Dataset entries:
————————

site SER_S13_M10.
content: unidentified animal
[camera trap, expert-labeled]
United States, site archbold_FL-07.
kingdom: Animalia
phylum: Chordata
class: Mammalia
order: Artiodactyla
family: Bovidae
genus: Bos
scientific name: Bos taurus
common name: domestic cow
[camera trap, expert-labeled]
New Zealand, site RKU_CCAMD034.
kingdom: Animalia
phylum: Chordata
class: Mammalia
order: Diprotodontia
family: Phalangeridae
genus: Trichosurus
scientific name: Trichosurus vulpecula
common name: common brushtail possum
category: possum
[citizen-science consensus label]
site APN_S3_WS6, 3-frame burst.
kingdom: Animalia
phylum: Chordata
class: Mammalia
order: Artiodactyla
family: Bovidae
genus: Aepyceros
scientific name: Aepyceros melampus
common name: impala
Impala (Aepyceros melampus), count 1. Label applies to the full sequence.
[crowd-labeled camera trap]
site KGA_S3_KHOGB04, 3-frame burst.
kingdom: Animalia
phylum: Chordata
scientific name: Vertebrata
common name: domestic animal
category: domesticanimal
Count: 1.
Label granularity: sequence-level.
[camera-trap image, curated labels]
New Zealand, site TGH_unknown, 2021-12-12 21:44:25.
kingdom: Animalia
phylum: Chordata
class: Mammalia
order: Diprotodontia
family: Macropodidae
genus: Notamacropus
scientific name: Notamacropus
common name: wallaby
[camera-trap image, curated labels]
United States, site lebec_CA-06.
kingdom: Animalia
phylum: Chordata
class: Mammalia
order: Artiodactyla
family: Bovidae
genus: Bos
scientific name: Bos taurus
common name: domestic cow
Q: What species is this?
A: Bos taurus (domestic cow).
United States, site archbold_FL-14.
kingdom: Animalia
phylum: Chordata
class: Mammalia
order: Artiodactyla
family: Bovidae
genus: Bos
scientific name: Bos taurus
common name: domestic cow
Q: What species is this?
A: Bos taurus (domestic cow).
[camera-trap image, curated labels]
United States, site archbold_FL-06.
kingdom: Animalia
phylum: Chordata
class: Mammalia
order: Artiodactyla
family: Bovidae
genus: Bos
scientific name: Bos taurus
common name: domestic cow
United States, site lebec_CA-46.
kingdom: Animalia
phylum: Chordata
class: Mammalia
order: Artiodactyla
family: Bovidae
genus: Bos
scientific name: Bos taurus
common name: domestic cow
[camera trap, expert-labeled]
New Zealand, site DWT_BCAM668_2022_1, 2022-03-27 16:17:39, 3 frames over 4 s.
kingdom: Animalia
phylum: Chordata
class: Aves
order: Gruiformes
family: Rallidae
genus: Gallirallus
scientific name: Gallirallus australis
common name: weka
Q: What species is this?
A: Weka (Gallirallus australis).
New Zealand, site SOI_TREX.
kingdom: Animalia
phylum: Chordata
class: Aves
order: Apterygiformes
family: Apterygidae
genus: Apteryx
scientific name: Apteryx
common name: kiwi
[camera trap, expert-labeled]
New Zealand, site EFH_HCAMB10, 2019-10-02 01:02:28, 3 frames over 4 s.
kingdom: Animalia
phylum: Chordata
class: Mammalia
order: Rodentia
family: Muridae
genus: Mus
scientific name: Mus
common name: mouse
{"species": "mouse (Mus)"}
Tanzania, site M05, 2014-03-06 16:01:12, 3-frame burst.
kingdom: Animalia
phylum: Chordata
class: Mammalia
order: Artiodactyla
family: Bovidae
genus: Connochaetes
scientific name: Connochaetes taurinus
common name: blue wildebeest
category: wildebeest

————————

#### Work to be completed:
Exactly as shown, repeat every record.

#### Output:
site SER_S13_M10.
content: unidentified animal
[camera trap, expert-labeled]
United States, site archbold_FL-07.
kingdom: Animalia
phylum: Chordata
class: Mammalia
order: Artiodactyla
family: Bovidae
genus: Bos
scientific name: Bos taurus
common name: domestic cow
[camera trap, expert-labeled]
New Zealand, site RKU_CCAMD034.
kingdom: Animalia
phylum: Chordata
class: Mammalia
order: Diprotodontia
family: Phalangeridae
genus: Trichosurus
scientific name: Trichosurus vulpecula
common name: common brushtail possum
category: possum
[citizen-science consensus label]
site APN_S3_WS6, 3-frame burst.
kingdom: Animalia
phylum: Chordata
class: Mammalia
order: Artiodactyla
family: Bovidae
genus: Aepyceros
scientific name: Aepyceros melampus
common name: impala
Impala (Aepyceros melampus), count 1. Label applies to the full sequence.
[crowd-labeled camera trap]
site KGA_S3_KHOGB04, 3-frame burst.
kingdom: Animalia
phylum: Chordata
scientific name: Vertebrata
common name: domestic animal
category: domesticanimal
Count: 1.
Label granularity: sequence-level.
[camera-trap image, curated labels]
New Zealand, site TGH_unknown, 2021-12-12 21:44:25.
kingdom: Animalia
phylum: Chordata
class: Mammalia
order: Diprotodontia
family: Macropodidae
genus: Notamacropus
scientific name: Notamacropus
common name: wallaby
[camera-trap image, curated labels]
United States, site lebec_CA-06.
kingdom: Animalia
phylum: Chordata
class: Mammalia
order: Artiodactyla
family: Bovidae
genus: Bos
scientific name: Bos taurus
common name: domestic cow
Q: What species is this?
A: Bos taurus (domestic cow).
United States, site archbold_FL-14.
kingdom: Animalia
phylum: Chordata
class: Mammalia
order: Artiodactyla
family: Bovidae
genus: Bos
scientific name: Bos taurus
common name: domestic cow
Q: What species is this?
A: Bos taurus (domestic cow).
[camera-trap image, curated labels]
United States, site archbold_FL-06.
kingdom: Animalia
phylum: Chordata
class: Mammalia
order: Artiodactyla
family: Bovidae
genus: Bos
scientific name: Bos taurus
common name: domestic cow
United States, site lebec_CA-46.
kingdom: Animalia
phylum: Chordata
class: Mammalia
order: Artiodactyla
family: Bovidae
genus: Bos
scientific name: Bos taurus
common name: domestic cow
[camera trap, expert-labeled]
New Zealand, site DWT_BCAM668_2022_1, 2022-03-27 16:17:39, 3 frames over 4 s.
kingdom: Animalia
phylum: Chordata
class: Aves
order: Gruiformes
family: Rallidae
genus: Gallirallus
scientific name: Gallirallus australis
common name: weka
Q: What species is this?
A: Weka (Gallirallus australis).
New Zealand, site SOI_TREX.
kingdom: Animalia
phylum: Chordata
class: Aves
order: Apterygiformes
family: Apterygidae
genus: Apteryx
scientific name: Apteryx
common name: kiwi
[camera trap, expert-labeled]
New Zealand, site EFH_HCAMB10, 2019-10-02 01:02:28, 3 frames over 4 s.
kingdom: Animalia
phylum: Chordata
class: Mammalia
order: Rodentia
family: Muridae
genus: Mus
scientific name: Mus
common name: mouse
{"species": "mouse (Mus)"}
Tanzania, site M05, 2014-03-06 16:01:12, 3-frame burst.
kingdom: Animalia
phylum: Chordata
class: Mammalia
order: Artiodactyla
family: Bovidae
genus: Connochaetes
scientific name: Connochaetes taurinus
common name: blue wildebeest
category: wildebeest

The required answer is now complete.